Tigers can survive with humans, debunking the popular conception that the big cats like solitary space inside the forests, says a new study published in the Journal of Applied Ecology, which can help India in better management of its tiger population.
India, in this March, declared that there were 1,706 tigers in India, as against 1411 in 2006, stirring a debate whether tigers and humans can survive together with wildlife areas shrinking around the country.
The study conducted in 38,000 square kms of tiger reserves in Karnataka comes at a time when the environment ministry has released new draft guidelines to relocate 10,000 people from 41 tiger reserves in India and says the tigers can survive even in human dominated landscapes through effective protection of the source populations.
"Our results re-enforce earlier findings that prey depletion and human disturbance are key drivers of local tiger extinctions and tigers can persist even in human dominated landscapes through effective protection of source populations," said Ullas K Karanth, director of Bangalore based Centre for Wildlife Studies.
The study, conducted in Malenad-Mysore Tiger Landscape (MMTL) in Western Ghats, found that presence of livestock and human presence proved to be a negative influence on local the tiger presence, but the tigers managed to overcome these influences. "Good tiger numbers showed that they can live with humans," Karanth said.

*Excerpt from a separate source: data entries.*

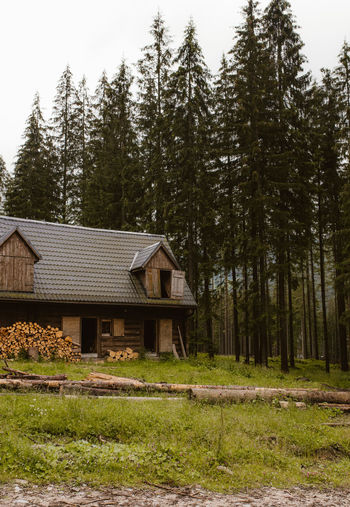House on field by trees in forest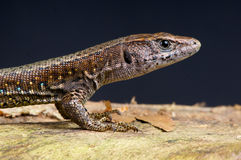 Forest Lizard Stock Photos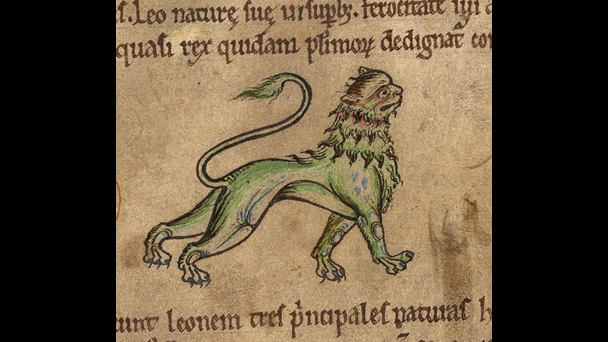An illustration of a lion from a 12th-century bestiary.
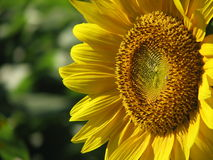 The Gaze of a Sunflower. A close up of a sunflower in warm sunlight Stock Image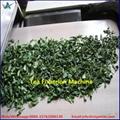 Stainless Steel Microwave Tea Dryer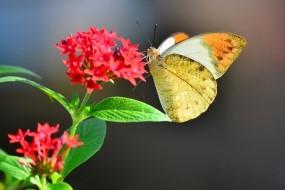 Обои Бабочка на цветке: Цветок, Бабочка, Бабочки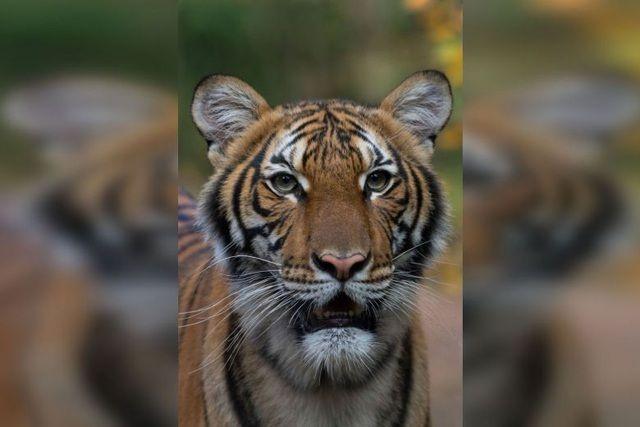 Hổ ở sở thú nhiễm Covid-19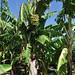 Uzakan_Entire plant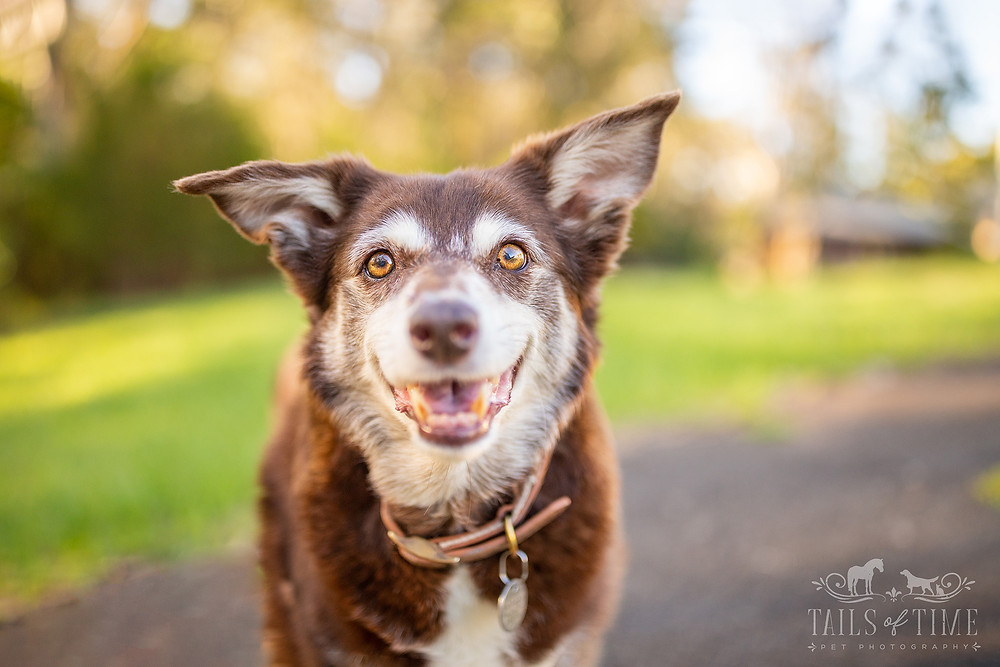 a kelpie dog smiles at the camera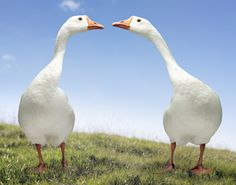 Geese .....i used to have one as a kid....his name was Japik...:-)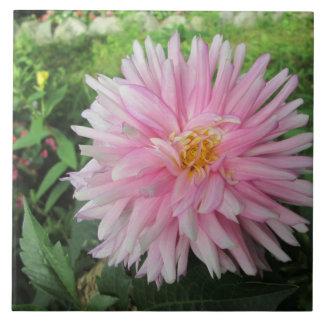 すばらしいピンクのダリアの花 タイル
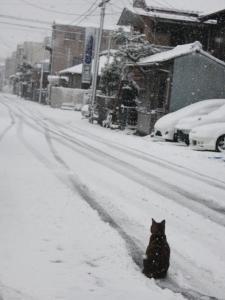 2011_01_16_9999_12.jpg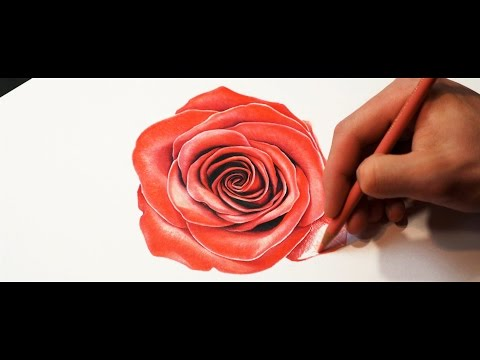 ROSE DRAWING 4K – Drawing Realistic Rose with Color Pencils (How To Draw A Rose)  4K Time Lapse Art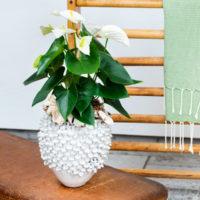 Samora Anthurium - Amazone Plants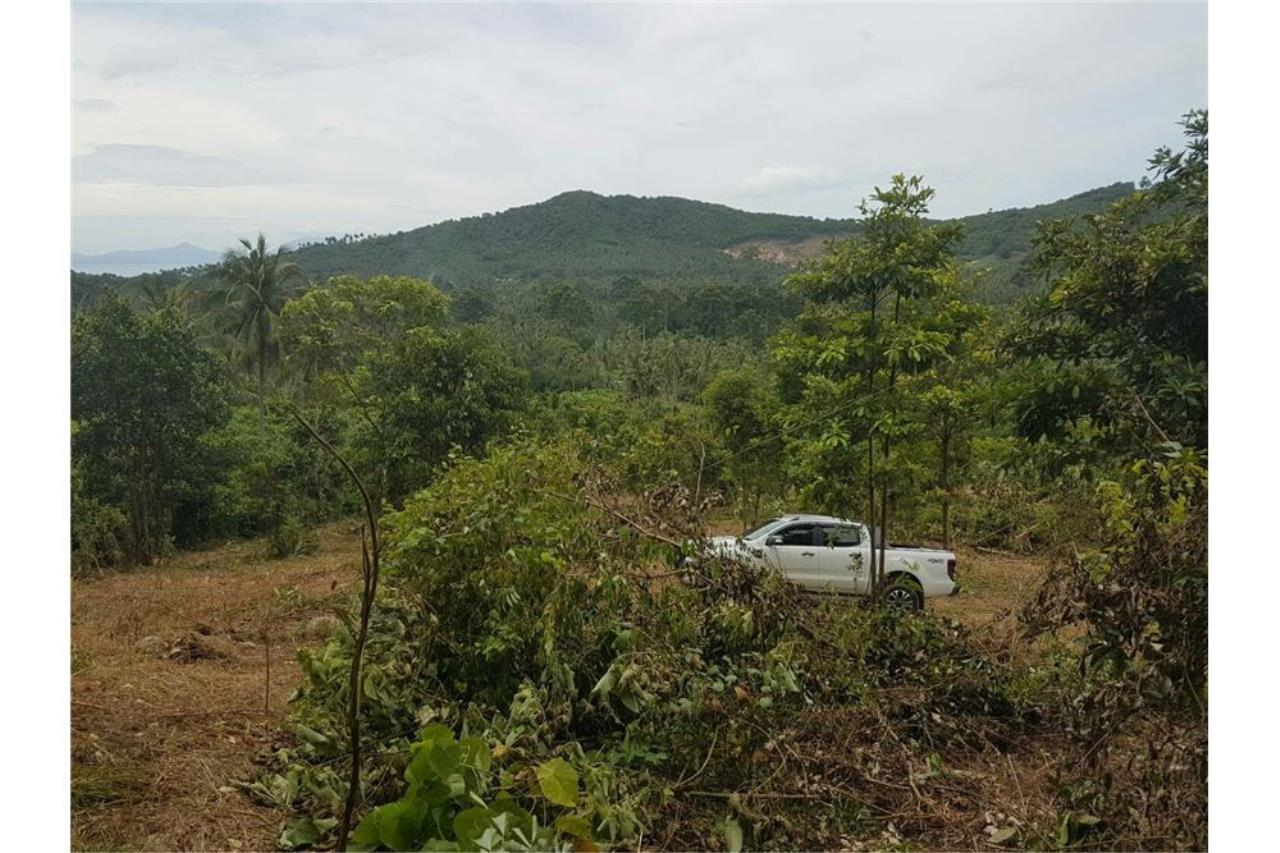 RE/MAX Island Real Estate Agency's Land for sale in Mae Nam, Koh Samui 7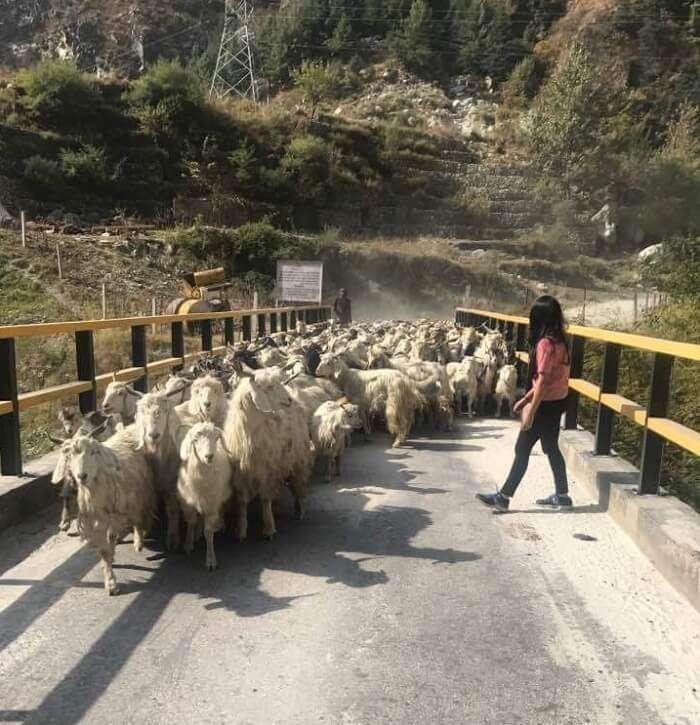 malana village route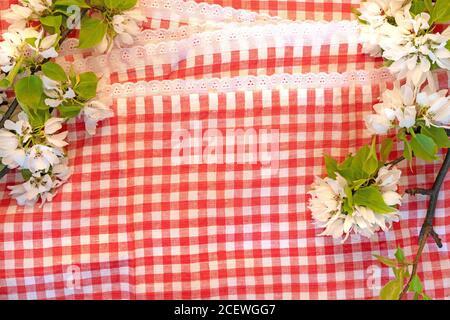 Küchenkonzept Hintergrund rot weiß Spitze kariert italienische Tischdecke Apfel Blossom Flat Lay Pizza Time Banner von oben - Stockfoto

The study also demystifies the government claim that the tigers survive better in dense and less human populated forests.
"Tigers have persisted better in MMTL than far more extensively forested, sparsely populated and economically underdeveloped landscapes in India," the study by six ecologists said.
And, it was because of effective protection provided to the source population.
Unlike tiger reserves in southern India, most reserves have failed to identify source populations thereby resulting in fluctuation in population figures between 2006 and 2010 tiger estimation.
A recent global conservation analysis showed that about 70 % of tigers in the wild now survive in source populations, identified on basis of anecdotal evidence, occupying just 6% of the habitat.
But, the survey done in 2006 and 2007, found that landscape based conservation as propagated by the government does not help in protecting source populations and arresting current tiger population decline.